Tuesday, 3 January 2012

Same Old Venues?

 Rather against my better judgement I recently showed a passing interest in an online forum posting entitled "Same old Venues". In this thread I challenged the notion that "all blogs are the same - same people, writing in the same style about the same things, at the same places."

The motivation for this particular blog came from some genuine interest that was being shown in what a small group of low profile climbers had been doing over the last couple of winter seasons. Often away from the madding crowd and at a respectable level of difficulty, we had stories to tell and experiences to share. So, this blog provides the platform for us to reflect on our adventures, achievements and failures. A collection of scribblings that portray a personal perspective on shared experiences.
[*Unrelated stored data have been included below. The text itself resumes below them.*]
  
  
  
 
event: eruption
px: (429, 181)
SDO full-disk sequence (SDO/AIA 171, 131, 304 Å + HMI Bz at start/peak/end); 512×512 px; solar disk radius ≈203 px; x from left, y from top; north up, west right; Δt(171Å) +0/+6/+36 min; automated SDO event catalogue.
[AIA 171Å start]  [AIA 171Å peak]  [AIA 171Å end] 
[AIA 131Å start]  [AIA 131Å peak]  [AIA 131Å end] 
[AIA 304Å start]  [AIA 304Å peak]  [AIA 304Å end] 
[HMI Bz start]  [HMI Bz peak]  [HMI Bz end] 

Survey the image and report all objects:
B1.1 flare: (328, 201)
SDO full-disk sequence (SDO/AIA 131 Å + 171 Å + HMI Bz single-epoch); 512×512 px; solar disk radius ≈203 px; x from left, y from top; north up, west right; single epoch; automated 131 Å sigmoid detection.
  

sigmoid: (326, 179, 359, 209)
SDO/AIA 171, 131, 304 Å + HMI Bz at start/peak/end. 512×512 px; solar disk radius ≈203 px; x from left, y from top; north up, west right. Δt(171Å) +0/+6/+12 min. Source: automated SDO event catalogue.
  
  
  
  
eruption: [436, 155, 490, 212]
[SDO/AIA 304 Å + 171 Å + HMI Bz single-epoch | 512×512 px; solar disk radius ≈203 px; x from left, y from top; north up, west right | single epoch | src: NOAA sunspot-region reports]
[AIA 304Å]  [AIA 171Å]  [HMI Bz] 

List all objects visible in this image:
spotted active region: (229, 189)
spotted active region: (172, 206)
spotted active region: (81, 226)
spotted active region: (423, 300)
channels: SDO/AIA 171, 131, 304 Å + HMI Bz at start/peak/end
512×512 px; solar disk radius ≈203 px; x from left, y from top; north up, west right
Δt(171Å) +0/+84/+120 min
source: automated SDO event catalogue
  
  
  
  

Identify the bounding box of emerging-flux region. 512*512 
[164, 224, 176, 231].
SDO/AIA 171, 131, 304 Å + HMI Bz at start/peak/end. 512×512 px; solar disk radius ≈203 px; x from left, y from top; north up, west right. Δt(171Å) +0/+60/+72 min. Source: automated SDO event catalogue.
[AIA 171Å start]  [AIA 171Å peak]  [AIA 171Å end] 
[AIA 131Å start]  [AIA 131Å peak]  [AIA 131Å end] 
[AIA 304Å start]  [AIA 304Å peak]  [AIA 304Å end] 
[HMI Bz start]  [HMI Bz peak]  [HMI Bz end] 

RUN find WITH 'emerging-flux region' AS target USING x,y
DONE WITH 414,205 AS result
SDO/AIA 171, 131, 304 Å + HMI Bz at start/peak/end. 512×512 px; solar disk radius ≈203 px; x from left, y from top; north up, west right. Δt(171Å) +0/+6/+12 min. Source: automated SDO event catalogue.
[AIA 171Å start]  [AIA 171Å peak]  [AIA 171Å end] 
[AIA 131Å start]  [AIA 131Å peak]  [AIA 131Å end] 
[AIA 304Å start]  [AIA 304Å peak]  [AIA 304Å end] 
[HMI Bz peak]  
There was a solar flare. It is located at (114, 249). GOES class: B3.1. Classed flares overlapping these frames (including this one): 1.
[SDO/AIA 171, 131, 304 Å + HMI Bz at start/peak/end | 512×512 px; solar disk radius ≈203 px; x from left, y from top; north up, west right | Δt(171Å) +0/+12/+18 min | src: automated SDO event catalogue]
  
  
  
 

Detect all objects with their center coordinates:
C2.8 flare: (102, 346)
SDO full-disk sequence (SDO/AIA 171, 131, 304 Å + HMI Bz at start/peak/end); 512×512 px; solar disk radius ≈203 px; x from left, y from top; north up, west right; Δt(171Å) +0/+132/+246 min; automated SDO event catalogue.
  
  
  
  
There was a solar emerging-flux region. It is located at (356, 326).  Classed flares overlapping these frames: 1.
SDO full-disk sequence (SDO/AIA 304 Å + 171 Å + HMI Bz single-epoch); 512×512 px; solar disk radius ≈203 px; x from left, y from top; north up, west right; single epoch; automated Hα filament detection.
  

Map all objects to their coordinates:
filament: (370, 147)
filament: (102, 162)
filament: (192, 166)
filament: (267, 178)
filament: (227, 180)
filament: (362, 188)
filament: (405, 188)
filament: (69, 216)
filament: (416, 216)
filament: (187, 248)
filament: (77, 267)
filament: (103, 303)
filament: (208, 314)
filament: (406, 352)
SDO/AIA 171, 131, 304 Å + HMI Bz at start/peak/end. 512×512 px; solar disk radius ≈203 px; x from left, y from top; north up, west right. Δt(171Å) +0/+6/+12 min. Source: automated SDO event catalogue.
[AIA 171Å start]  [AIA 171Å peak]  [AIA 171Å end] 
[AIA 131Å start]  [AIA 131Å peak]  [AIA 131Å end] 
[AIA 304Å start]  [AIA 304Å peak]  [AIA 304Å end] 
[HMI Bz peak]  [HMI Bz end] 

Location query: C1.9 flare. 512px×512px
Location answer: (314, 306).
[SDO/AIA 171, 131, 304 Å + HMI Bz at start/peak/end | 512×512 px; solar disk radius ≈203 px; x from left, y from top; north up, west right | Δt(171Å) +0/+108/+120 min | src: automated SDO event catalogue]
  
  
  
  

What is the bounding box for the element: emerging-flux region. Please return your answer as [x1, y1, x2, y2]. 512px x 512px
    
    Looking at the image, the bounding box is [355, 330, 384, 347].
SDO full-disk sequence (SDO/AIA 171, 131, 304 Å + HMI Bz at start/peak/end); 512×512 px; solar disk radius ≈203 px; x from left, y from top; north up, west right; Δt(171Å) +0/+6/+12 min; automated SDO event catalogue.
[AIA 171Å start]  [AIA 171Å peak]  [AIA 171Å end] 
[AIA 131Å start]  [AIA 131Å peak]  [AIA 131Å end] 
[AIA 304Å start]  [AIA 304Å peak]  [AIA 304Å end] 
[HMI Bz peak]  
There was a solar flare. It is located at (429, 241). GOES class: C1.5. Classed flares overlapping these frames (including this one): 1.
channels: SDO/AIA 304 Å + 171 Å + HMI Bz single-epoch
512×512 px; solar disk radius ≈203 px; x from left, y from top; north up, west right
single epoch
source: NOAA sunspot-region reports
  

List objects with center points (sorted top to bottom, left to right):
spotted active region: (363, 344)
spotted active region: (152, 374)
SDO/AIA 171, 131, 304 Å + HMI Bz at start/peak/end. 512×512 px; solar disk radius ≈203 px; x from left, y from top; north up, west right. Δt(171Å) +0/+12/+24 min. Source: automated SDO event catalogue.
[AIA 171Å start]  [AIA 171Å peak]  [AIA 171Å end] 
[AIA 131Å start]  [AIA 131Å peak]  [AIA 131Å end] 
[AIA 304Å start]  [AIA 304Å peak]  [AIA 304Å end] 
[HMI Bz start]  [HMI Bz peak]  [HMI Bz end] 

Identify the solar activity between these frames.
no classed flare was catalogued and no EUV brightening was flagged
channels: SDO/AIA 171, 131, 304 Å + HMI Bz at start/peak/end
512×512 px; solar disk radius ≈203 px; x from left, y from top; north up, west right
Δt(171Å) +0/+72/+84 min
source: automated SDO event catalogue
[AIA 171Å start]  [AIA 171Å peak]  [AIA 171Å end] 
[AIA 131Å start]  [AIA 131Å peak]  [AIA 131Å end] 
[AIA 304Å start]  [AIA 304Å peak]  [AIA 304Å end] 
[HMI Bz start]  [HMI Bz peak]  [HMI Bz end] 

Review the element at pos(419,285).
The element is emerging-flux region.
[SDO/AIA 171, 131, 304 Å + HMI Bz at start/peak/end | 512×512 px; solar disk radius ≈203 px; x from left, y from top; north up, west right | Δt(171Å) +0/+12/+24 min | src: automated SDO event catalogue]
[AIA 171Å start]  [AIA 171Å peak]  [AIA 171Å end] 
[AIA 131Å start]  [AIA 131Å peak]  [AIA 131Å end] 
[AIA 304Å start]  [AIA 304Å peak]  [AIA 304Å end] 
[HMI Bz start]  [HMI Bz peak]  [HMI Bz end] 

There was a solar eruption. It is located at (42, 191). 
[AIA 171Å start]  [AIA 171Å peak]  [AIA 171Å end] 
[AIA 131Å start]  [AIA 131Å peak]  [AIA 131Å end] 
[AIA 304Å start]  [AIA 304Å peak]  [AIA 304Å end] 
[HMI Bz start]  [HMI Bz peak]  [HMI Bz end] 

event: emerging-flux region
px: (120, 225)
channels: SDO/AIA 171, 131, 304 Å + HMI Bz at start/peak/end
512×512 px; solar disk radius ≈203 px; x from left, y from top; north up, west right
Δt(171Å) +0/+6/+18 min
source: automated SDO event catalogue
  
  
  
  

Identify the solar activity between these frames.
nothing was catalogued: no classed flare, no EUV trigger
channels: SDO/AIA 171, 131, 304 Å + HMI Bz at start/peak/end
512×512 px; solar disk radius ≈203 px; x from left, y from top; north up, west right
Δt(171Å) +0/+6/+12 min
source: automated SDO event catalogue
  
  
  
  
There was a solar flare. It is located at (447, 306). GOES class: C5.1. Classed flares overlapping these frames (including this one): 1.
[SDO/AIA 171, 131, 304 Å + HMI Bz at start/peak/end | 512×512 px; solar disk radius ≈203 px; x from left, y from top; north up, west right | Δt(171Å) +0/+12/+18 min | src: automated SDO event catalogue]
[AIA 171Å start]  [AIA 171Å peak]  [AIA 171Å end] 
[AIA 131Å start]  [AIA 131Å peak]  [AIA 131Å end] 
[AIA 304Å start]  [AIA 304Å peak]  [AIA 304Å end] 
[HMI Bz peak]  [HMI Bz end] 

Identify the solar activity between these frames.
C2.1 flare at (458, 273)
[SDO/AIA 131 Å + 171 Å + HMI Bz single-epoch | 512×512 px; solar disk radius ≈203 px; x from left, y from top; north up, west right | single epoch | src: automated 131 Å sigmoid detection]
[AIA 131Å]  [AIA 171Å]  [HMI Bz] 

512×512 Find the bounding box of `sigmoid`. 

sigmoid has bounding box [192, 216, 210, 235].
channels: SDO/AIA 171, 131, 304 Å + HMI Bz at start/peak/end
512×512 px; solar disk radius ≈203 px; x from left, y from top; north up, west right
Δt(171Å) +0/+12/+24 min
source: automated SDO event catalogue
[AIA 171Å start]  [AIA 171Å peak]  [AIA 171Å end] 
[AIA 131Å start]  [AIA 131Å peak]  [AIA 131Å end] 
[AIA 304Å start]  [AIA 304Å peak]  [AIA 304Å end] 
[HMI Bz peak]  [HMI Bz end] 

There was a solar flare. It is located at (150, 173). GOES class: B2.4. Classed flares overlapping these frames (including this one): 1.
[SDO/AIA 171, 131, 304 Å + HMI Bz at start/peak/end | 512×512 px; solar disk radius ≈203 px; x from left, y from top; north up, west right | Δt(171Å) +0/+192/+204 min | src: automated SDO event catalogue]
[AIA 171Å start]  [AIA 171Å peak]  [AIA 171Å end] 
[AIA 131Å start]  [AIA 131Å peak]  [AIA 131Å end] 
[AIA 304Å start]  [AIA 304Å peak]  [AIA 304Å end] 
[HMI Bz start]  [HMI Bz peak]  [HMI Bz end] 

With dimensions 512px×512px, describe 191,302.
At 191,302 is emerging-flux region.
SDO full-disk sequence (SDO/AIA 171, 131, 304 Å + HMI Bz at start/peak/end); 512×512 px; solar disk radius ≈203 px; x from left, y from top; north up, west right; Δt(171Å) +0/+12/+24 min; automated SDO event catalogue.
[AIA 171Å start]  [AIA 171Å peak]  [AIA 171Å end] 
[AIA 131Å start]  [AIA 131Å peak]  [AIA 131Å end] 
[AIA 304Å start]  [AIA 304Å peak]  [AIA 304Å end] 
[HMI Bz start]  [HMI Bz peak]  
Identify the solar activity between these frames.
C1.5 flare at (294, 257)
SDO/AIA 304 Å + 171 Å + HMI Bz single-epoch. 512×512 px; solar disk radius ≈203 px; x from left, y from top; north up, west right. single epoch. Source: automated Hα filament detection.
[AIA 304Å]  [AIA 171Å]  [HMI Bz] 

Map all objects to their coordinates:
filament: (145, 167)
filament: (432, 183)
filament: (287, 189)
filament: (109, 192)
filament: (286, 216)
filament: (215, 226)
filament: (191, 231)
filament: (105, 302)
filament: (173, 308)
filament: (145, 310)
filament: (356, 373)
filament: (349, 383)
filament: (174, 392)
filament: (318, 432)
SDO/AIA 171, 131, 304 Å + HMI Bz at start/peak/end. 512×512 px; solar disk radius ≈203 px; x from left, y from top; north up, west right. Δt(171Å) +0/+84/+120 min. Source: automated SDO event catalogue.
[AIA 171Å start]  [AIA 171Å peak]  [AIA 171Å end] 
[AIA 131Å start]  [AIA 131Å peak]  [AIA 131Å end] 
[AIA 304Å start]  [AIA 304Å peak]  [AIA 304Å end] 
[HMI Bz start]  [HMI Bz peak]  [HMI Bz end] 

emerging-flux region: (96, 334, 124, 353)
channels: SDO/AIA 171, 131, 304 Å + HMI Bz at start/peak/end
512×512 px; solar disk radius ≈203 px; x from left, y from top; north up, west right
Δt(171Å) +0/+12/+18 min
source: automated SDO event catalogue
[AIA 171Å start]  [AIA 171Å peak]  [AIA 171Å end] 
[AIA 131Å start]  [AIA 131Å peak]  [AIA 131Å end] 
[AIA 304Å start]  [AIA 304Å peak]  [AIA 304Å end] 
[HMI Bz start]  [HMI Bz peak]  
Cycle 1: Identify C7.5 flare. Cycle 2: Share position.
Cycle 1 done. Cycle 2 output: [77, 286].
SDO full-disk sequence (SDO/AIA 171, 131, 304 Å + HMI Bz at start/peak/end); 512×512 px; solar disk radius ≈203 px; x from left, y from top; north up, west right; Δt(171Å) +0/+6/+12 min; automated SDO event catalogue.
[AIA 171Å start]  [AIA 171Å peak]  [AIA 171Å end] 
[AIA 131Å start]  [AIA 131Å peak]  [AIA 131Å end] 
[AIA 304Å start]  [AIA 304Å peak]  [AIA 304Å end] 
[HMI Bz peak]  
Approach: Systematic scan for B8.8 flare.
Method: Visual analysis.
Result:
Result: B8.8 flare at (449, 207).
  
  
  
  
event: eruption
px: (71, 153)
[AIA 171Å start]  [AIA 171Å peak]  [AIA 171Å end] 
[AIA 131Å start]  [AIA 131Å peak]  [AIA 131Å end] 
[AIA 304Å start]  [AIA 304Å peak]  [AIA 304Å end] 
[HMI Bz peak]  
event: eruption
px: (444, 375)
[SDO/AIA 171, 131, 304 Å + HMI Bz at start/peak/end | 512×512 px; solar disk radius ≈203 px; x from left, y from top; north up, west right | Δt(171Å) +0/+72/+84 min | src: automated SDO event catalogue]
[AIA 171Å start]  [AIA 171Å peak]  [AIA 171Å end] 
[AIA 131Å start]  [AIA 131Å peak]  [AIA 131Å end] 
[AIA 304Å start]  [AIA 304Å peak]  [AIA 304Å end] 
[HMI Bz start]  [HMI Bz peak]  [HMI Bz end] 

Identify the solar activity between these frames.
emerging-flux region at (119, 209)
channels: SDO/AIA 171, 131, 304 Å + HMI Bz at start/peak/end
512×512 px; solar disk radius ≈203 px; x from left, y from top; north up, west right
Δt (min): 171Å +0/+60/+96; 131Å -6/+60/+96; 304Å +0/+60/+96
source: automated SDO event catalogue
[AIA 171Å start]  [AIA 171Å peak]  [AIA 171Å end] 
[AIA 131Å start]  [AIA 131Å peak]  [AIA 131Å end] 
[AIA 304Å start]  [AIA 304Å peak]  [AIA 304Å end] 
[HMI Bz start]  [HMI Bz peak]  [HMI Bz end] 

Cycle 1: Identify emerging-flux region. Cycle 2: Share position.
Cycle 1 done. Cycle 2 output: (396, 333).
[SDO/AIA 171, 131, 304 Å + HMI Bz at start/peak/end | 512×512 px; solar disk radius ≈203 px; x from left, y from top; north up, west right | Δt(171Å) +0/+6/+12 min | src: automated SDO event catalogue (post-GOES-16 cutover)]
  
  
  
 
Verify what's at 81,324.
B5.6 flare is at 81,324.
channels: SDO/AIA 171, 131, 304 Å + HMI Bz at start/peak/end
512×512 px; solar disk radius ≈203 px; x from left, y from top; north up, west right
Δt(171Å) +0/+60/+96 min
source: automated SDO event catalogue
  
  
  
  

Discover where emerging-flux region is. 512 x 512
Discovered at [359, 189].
Now, back to the theme of that forum posting. It infered that too many climbers (the majority?) were too short sighted and lacking in ambition and/or originality to venture further afield than the Cairngorm Northern Coires (Coire an t-Sneachda and Coire an Lochain). I'm absolutely certain this is a wild generalisation but it is the case that these venues are undeniably popular. And for very good reasons.

Jim on the first pitch of Bulgy
(Photo: Andy Inglis)


After a week of weather and festivity induced relative inactivity, the forecast for the eighth day of Christmas was promising enough for me and Andy Inglis to make plans. Of course by "promising" I mean that it was forecast to be sub zero and not raining! With a strengthing south westerly and blizzard conditions I would have ordinarilly chosen to stay at home and drink tea, but nearing the end of my ten day break from work and nil climbing returns I was willing, nae desperate, to do something. Having regard to the forecast, a short day in the east would be in order, and Coire an Lochain fits the bill perfectly. This would be my third route there (having already climbed Savage slit and Ventricle) from my total haul of seven routes this season and I could be accused, justifiably perhaps, of falling into the trap of going to the "same old venue". But I would disagree. 


Andy following pitch 1 of Bulgy


My climbing plans are usually informed by a desire to do certain routes, a desire to climb in certain locations, availability of partners (and accomodating there own ideas), prevailing weather and general conditions. Living in Inverness provides me with the luxury of being roughly equidistant  from the north west, Lochaber, or north Cairngorms. Out of choice I have tended to avoid the east. But this season, unlike the previous two seasons which were dominated by high pressure systems and sustained periods of stellar conditions throughout Scotland, the weather patterns are pushing me to the east and the accessible north Cairngorms.

Now for me this is a problem, as I cannot seem to come to terms with climbing granite. I am a gritstone rock climber through apprenticeship. In summer I can shape my fingers, my body, my footwork to work with (rather than against) the often rounded and holdless rock. On the granite (which is'nt too far removed from gritstone in its characteristics), in winter, I'm clumsy. My footwork is inept and I struggle to seat my axes securely in rattly cracks.  I am not significantly weaker than some top level winter wads I know, but the difference in our winter climbing abilities is staggering. It is down to technique and no where does this show itself more than on Cairngorm granite. Some people are naturally talented and some have acquired their ability through a long apprenticeship. Right now I feel like I am in the early stages of one of Thatcher's YTS schemes!



Is this acceptable? Climbers on an out of condition "Auricle"
 On reaching the Coire in a spindrift hell, Andy and I were disappointed to find that our primary objective, Ventriloquist, was not in condition. In fact the whole of Number 1 Buttress was black as the dry SW wind had left it rime-free. Sadly, as evidenced by the photo opposite, our perception of what is acceptable winter condition was being challenged by two chaps struggling their way up Auricle. We decided to head over to Bulgy (VII 7) on Number 4 Buttress, which was looking very wintry but relatively sheltered. Mistakingly thinking a single pitch would take in the crux I had geared up ready to take the spoils. But in the end the honours were handed to Andy who led through the bulges of the second pitch in excellent style. Proficiently and without pomp or circumstance. I followed, finding the climbing to be a little more secure than its distant appearance suggested. Never desperate, with a proliferation of positive breaks for the feet (unusual for the harder 'Lochain routes) this was a confidence boost that I needed.

I have many winter climbing aspirations in less well trodden Coires of the Scottish Highlands and hopefully I will have the opportunity to realise some of these this season. But, when conditions and circumstances dictate I am also content to make the most of what is on offer in the "same old venues" and continue my Cairngorm granite apprenticeship.